[Stored data]
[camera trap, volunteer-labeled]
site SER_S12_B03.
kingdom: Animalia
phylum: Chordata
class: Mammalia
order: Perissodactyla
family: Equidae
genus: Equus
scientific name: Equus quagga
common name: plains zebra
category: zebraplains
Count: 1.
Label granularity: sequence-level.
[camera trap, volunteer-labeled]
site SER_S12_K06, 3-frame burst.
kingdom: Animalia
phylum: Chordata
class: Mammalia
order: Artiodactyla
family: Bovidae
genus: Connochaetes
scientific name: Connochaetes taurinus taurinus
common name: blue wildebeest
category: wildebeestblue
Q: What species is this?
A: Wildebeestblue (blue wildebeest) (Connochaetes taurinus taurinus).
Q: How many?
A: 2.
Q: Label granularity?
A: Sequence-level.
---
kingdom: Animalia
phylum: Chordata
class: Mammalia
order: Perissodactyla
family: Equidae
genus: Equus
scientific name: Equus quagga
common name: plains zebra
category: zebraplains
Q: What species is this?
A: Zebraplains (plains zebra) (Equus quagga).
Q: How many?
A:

_What to do_
Output all records exactly, with nothing added or dropped.

_Exercise output_
[camera trap, volunteer-labeled]
site SER_S12_B03.
kingdom: Animalia
phylum: Chordata
class: Mammalia
order: Perissodactyla
family: Equidae
genus: Equus
scientific name: Equus quagga
common name: plains zebra
category: zebraplains
Count: 1.
Label granularity: sequence-level.
[camera trap, volunteer-labeled]
site SER_S12_K06, 3-frame burst.
kingdom: Animalia
phylum: Chordata
class: Mammalia
order: Artiodactyla
family: Bovidae
genus: Connochaetes
scientific name: Connochaetes taurinus taurinus
common name: blue wildebeest
category: wildebeestblue
Q: What species is this?
A: Wildebeestblue (blue wildebeest) (Connochaetes taurinus taurinus).
Q: How many?
A: 2.
Q: Label granularity?
A: Sequence-level.
---
kingdom: Animalia
phylum: Chordata
class: Mammalia
order: Perissodactyla
family: Equidae
genus: Equus
scientific name: Equus quagga
common name: plains zebra
category: zebraplains
Q: What species is this?
A: Zebraplains (plains zebra) (Equus quagga).
Q: How many?
A:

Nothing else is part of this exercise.